◆ **What to do**:
(1) Answer each question from the blog post about George Wright.
(a) In what year and in which county was George Ernest Wright born?
(b) Between which years was the last Boer War fought?
(c) How many troops were evacuated from Dunkirk over the next couple of days?
(2) Write the next few sentences of the blog post about George Wright, picking up after its final line.

◆ **Exercise passage**:
○ ○ ○
Saturday, July 7, 2012

Hunting for George Part 1


Just a note at the beginning to say that unlike some of my previous Blogs this research is very much still in progress. Where I know 100% that it is a fact I will state so. George Ernest Wright was my Great Granddad on my Mum's Nanna's side. He was born in 1884 in Lincolnshire.[Fact] My Uncle told me that he served during the Boer War and was on a small boat that helped with the rescues at Dunkirk. This instantly intrigued me. For those who aren't familiar with these pieces of British history here is a brief summary.

The Boer Wars were fought in the late 1800's and last Boer War was from 1899-1902. It is this last war that my Great Granddad George will have fought in. The last war was fought to regain the Boer Republics as British colonies. During the latter stages of the war the British rounded up the Boer families into concentration camps. While intended to be different to the use of concentration camps by Germany during and before world war 2 it never the less had a very similar affect. The Boers who were will fighting hit the supply trains that were due to bring food and hygiene supplies to the people in the camps and the result was very often disease, starvation and death. It was also this war that led to Britain seeking out additional allies and making more binding treaties. A condition that would lead in large part to the onset of world war 1.

Dunkirk is considered one of Britain's greatest memories. At the onset of world war 2 many French and British forces were trapped in the city of Dunkirk. They had no where to run and only the English Channel at their backs. Winston Churchill called for the British people to help with a massive evacuation of all troops from Dunkirk and called for a National Day of Prayer as the evacuations took place. Over the course of the next couple of days over 300,000 troops were evacuated. Fisherman and boat owners from all over England sailed their boats down to Dunkirk and helped the Royal Navy rescue all of the soldiers stranded. Because of the success of this evacuation Britain and France maintained most of their military men and were able to continue waging war despite the bleakness of the situation after Hitler conquered France and mainland Europe. Great Granddad George Wright took his own boat to help with this evacuation. Who wouldn't want to know more about this person?
○ ○ ○
◆ **Data excerpt**:
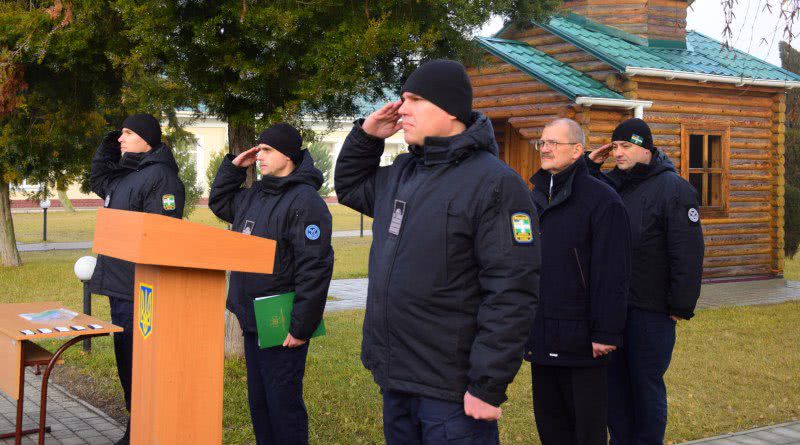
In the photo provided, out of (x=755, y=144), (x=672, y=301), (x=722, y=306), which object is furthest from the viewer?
○ ○ ○
◆ **Per-task outputs**:
(1)
(a) 1884, in Lincolnshire.
(b) 1899 to 1902.
(c) Over 300,000.

(2)
I remember when I was younger, having a conversation with my Nanna about how her family had once lived in the small nearby village of Binbrook. Sure enough, George was born to James and Hannah Wright in Binbrook (Formerly Westerman) in 1884. [Fact] From this point the waters become a little more murky. The 1891 census doesn't show George living with his parents, but it does show an Ernest. I once read that the reasons we have middle names is so that "A child can know when they are in trouble." I might change that to; "So that a genealogist can know he's confused."




Since George's middle name was Ernest it isn't a complete leap of faith to believe it might be the same person. After checking with a friend who has been doing genealogy much longer than I, he said it was quite possibly the same person. In his own research his ancestors often changed from first to middle names in the census etc. He finished by saying, "If the age is right, it's probably the right Wright." I liked that quote so I have included it!
So in 1891 Ernest Wright is listed as six. Depending on the month it was taken he could very well have been born in 1884. However neither Ernest or George are present during the 1901 census. For that matter neither is James. His father James seems to have died in 1900. If George joined the military and fought in the Boer War he will have likely joined by 1899. So the next stop is to see if any military records can shed light on this - while emailing my Uncle to see if he can shed any further light on it. That research will have to wait for another blog!